**TAREFA PROPOSTA A**
De acordo com o texto sobre marketing esportivo, qual foi o valor de mídia que as marcas geraram no Super Bowl LIX?
**TAREFA PROPOSTA B**
Copie do texto sobre marketing esportivo o trecho que vai de "Do ROI ao ROE: Retorno" até "dos retângulos tradicionais.".

#### TEXTO DE LEITURA ####

Quem continuar vendendo patrocínio como "espaço", e não como atenção mensurável, desaparecerá do jogo, porque o jogo agora é outro: o da visibilidade que se prova sozinha, frame a frame

Disney aproveitou o Super Bowl LIX para promover a nova versão do filme "Lilo & Stitch" - Reprodução / YouTube (@Disney)

O mundo do esporte vive uma revolução silenciosa. Ela não veio das quadras ou dos estádios; veio das câmeras e dos algoritmos. Durante décadas, o Retorno Sobre Investimento (ROI, na sigla em inglês) foi o fetiche do marketing esportivo. A sigla aparecia em toda reunião de patrocínio como selo de racionalidade, mas, na prática, era um castelo de areia. Planilhas genéricas, estimativas arbitrárias e uma boa dose de fé corporativa.

O problema é que o ROI nunca foi realmente mensurado; ele era estimado. Um chute com planilha. 

Hoje, essa lógica ruiu. Não porque o ROI deixou de importar, mas porque ele se tornou insuficiente. O que está em jogo agora não é quanto retorno tivemos, mas o que exatamente foi visto, por quem e por quanto tempo.

No Super Bowl LIX, em 2 de fevereiro de 2025, as marcas geraram US$ 247,8 milhões em valor de mídia apenas com exposições visuais e menções durante cerca de 1 hora e 51 minutos de transmissão. Esse número, medido pela plataforma Hive, não é estimativa: considera o que foi visto, quando, por quanto tempo e quão proeminente foi a imagem. Essa precisão marca uma virada estratégica: patrocinadores e organizações esportivas não podem mais depender de números vagos.

Não é mais sobre “estar presente”, é sobre ser mensurável.

E esse é o início de uma nova métrica de valor: a visibilidade auditável.

Do ROI ao ROE: Retorno Sobre Exposição

Mas o que torna esse investimento mensurável? 

A tecnologia. A visão computacional combinada com inteligência artificial (IA) permite rastrear logotipos em movimento, mesmo sob ângulos distorcidos ou câmeras inclinadas. Um exemplo vem do estudo “ExposureEngine: Oriented Logo Detection and Sponsor Visibility Analytics in Sports Broadcasts”, que usa caixas orientadas, as “Oriented Bounding Boxes (OBB)”, no lugar dos retângulos tradicionais.

Testado em 1.103 frames de futebol sueco, com 670 logotipos únicos, o modelo atingiu precisão de 0,96 e recall de 0,87. Em outras palavras, a IA reconhece a marca com a precisão de um olho humano. Só que sem piscar.

#### LINHAS LISTADAS ####

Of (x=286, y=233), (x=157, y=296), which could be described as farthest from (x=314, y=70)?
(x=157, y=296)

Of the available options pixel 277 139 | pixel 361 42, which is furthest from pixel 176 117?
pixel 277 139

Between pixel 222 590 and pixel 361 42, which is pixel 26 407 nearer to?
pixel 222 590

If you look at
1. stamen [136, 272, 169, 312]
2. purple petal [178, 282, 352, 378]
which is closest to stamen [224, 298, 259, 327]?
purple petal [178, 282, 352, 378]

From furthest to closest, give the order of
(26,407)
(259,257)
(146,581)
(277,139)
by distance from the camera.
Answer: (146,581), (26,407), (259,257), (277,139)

####
#### LINHAS LISTADAS ####

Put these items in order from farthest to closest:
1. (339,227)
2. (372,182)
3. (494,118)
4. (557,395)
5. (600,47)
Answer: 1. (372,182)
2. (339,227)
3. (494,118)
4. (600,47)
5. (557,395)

####

**RESPOSTA ESPERADA A**
US$ 247,8 milhões.

**RESPOSTA ESPERADA B**
Do ROI ao ROE: Retorno Sobre Exposição

Mas o que torna esse investimento mensurável? 

A tecnologia. A visão computacional combinada com inteligência artificial (IA) permite rastrear logotipos em movimento, mesmo sob ângulos distorcidos ou câmeras inclinadas. Um exemplo vem do estudo “ExposureEngine: Oriented Logo Detection and Sponsor Visibility Analytics in Sports Broadcasts”, que usa caixas orientadas, as “Oriented Bounding Boxes (OBB)”, no lugar dos retângulos tradicionais.